» Working data:
☆ ☆ ☆ ☆ ☆
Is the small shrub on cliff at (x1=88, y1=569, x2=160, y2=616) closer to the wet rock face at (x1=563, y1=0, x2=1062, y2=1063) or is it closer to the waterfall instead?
☆ ☆ ☆ ☆ ☆
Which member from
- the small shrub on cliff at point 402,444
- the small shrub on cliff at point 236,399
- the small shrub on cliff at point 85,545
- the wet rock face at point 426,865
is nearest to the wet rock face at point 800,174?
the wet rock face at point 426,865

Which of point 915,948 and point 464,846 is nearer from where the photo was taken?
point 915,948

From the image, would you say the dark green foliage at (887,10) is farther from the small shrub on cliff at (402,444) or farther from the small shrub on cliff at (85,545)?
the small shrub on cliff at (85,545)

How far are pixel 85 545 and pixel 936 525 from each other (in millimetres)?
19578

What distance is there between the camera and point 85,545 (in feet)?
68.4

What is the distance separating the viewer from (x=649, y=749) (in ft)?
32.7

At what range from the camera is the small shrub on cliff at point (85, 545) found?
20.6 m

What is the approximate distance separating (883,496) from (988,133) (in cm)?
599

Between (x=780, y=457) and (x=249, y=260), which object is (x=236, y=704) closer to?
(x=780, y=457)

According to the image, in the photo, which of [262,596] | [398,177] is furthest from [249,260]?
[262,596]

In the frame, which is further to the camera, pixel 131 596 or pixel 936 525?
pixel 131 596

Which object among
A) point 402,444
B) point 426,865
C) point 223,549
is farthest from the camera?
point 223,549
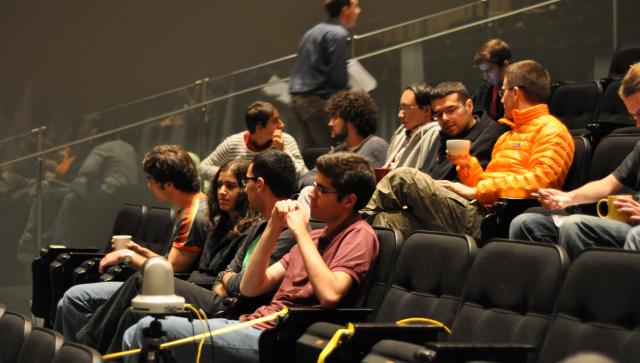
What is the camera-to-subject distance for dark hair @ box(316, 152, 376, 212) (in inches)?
☆ ☆ ☆ ☆ ☆
» Your instructions:
Give back, unchanged, the lines of the listing above, starting at the line that has "What is the approximate" and stopping after the line that has "What is the camera-to-subject". Leave the pictures out.

» Result:
What is the approximate distance separating (883,496) from (988,133) (in cm)?
599

Between (x=780, y=457) and (x=249, y=260), which object is (x=236, y=704) closer to?
(x=780, y=457)

According to the image, in the photo, which of [262,596] | [398,177] is furthest from [249,260]?
[262,596]

In the frame, which is further to the camera, pixel 131 596 or pixel 936 525?
pixel 131 596

Which object among
A) point 402,444
B) point 426,865
C) point 223,549
is farthest from the camera?
point 223,549
What is the camera-to-subject distance for dark hair @ box(316, 152, 376, 212) (in inches)?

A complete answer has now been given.